Une urgence en chasse une autre : pour l'économiste et directrice générale adjointe d'Engie Claire Waysand, le réchauffement climatique ne se traite pas par "un réglage macroéconomique" à l'image des plans de "relance de l'activité" mis en place pour l'après pandémie, mais par une refonte "structurelle", qui nécessite de "réorienter" sur le long terme des investissements "absolument considérables".
Selon Michel Frédeau, expert sur le climat pour le cabinet Boston Consulting Group (BCG), qui conseille des multinationales et la prochaine conférence mondiale sur le climat (COP 26), assurer la "transition des systèmes électriques et énergétiques" à l'échelle globale nécessiterait d'investir jusqu'à "4 000 milliards de dollars par an jusqu'en 2050".
Selon lui, "avec les technologies existantes, on pourrait réduire 70 à 80% des émissions actuelles", mais la moitié de ces technologies restent aujourd'hui trop onéreuses, comme "le stockage des énergies renouvelables". Ces financements massifs permettraient de les rendre rapidement plus compétitives, explique-t-il à l'AFP à l'occasion des Rencontres économiques d'Aix-en-Provence.
Prix carbone
Mais la solution technologique seule ne suffira pas, pour décarboner, "c'est tout le système qu'il faut changer", de "l'ensemble des chaînes de valeur" à la demande des consommateurs, alerte-t-il.
La transition passe par "une transformation profonde de nos économies" note également Laurence Boone, la cheffe économiste de l'OCDE, qui propose de fixer "un prix sur le carbone" pour donner de "la visibilité" aux entreprises pour encourager leurs investissements de long terme vers l'innovation.

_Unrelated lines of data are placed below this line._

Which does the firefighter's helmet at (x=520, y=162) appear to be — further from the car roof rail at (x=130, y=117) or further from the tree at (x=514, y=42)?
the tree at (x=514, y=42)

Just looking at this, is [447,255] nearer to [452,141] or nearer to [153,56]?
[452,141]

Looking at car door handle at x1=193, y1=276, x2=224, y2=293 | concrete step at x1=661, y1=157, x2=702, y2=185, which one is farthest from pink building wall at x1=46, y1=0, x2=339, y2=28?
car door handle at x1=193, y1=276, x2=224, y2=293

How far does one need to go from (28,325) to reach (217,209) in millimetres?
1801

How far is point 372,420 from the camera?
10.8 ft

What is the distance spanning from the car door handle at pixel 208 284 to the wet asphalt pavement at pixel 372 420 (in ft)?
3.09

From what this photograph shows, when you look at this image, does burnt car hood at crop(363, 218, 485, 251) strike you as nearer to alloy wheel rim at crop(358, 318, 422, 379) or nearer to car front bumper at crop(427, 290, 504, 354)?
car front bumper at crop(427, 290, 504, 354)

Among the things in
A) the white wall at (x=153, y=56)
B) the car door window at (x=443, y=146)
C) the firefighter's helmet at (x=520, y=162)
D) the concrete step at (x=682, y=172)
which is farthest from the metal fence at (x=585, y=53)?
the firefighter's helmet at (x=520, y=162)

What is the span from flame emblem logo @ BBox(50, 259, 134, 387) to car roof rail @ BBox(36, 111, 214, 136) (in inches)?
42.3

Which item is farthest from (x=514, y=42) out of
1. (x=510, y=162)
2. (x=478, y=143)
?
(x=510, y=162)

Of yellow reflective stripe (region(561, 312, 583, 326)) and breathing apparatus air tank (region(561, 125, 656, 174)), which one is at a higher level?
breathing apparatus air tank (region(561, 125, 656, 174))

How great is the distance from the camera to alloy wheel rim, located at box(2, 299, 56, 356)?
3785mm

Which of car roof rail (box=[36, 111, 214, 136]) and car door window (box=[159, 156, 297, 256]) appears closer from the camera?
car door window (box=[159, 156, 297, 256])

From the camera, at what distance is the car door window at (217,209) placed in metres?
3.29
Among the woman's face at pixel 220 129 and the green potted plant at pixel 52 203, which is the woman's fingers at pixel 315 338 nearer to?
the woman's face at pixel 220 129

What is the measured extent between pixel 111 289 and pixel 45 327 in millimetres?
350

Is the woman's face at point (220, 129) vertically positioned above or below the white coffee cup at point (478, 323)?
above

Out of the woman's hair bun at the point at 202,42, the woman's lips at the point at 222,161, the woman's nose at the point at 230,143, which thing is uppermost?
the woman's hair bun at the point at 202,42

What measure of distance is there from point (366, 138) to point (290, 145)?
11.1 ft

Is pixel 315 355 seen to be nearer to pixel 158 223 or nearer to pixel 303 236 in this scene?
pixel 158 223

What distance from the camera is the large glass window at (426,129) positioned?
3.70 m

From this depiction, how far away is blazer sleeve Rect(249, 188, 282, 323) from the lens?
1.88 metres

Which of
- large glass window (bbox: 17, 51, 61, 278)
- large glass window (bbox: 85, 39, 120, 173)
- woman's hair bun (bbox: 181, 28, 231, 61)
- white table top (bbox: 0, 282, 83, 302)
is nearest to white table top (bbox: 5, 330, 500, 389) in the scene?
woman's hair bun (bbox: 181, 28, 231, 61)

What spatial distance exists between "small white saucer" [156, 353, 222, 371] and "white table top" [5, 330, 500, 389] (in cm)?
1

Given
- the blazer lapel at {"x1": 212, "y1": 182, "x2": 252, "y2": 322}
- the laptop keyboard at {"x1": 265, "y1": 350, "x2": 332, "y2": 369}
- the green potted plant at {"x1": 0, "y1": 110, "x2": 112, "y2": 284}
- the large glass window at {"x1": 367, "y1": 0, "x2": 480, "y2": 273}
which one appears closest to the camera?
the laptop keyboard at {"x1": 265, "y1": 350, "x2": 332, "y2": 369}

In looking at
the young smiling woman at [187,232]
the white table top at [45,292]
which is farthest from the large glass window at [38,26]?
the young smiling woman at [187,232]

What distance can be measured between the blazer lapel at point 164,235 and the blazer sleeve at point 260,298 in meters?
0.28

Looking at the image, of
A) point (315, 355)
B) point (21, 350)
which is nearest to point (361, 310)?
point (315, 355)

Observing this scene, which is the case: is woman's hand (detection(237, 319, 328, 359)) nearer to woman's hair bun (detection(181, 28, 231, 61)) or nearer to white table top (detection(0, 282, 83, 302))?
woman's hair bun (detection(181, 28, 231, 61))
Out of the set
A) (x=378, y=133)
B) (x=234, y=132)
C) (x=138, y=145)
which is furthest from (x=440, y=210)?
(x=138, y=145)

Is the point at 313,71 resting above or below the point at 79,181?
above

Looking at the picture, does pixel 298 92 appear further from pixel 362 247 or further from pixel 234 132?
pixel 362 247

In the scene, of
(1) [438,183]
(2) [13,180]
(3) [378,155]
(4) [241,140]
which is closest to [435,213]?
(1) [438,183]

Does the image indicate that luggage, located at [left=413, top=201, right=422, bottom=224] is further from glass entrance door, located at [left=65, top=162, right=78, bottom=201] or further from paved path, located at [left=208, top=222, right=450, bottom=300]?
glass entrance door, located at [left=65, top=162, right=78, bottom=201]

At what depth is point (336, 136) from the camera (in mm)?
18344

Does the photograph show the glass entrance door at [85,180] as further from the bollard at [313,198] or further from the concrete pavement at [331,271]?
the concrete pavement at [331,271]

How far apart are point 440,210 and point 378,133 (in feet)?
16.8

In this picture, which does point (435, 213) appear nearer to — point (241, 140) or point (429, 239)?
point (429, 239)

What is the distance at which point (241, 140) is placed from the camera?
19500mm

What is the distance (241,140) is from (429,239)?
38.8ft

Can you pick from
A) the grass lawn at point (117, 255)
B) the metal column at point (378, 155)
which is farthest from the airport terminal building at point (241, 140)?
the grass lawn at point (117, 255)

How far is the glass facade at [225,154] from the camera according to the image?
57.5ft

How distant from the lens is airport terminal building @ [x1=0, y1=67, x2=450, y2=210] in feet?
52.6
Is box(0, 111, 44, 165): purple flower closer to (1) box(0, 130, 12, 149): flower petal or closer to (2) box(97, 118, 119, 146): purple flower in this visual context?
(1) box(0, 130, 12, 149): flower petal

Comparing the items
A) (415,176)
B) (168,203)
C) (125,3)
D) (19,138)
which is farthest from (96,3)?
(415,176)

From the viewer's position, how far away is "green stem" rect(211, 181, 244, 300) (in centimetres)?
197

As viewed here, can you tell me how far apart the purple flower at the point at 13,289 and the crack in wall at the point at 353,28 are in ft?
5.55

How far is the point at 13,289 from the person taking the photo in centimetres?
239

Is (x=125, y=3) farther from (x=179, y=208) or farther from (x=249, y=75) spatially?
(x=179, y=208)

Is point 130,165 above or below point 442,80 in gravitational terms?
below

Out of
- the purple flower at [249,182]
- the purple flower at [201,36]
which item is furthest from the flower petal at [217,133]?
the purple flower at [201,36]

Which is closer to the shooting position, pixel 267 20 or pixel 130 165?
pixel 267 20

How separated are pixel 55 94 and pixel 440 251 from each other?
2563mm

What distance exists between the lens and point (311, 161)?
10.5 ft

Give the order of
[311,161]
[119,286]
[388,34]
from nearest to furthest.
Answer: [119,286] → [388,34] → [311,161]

Une mise en place de règles par la puissance publique doit aussi permettre d'interdire les modes de consommation les plus émetteurs, en "nous poussant à changer de voiture par exemple" pointe Mme Waysand. Du côté de l'offre, de nouvelles réglementations ciblées feraient prendre en compte des coûts jusqu'ici ignorés, en obligeant les entreprises à intégrer "un comptabilité carbone" dans leur bilan, comme elle le font aujourd'hui avec "des normes comptables standardisées", imagine M.Frédeau.
Relance
Quant aux plans de relance actuels, leur déploiement doit mettre l'accent sur les "infrastructures" et "les secteurs bas carbone", plaide la membre du Haut Conseil pour le climat, Valérie Masson-Delmotte.
Dans les pays de l'OCDE, les investissements ne sont pourtant "pas à la hauteur des enjeux", puisque la part de financement "favorable au climat" est aussi élevée que celle soutenant le recours aux énergies fossiles, très émettrices de gaz à effet de serre, estime-t-elle sur la base d'un rapport du Haut Conseil pour le climat.
Sans baisse rapide des émissions de gaz à effet de serre, la trajectoire actuelle conduirait à un réchauffement de 2°C en 2050 et "autour de 3°C" en 2100, indique cette paléoclimatologue.
Selon les chiffres du Global carbon project (GCP), les dernières baisses significatives des émissions mondiales sont survenues temporairement lors de périodes de crise : en 1945 - fin de la Seconde guerre mondiale et effondrement industriel des pays vaincus, en 2009 - récession liée à la crise financière - et en 2020 - crise économique provoquée par la pandémie.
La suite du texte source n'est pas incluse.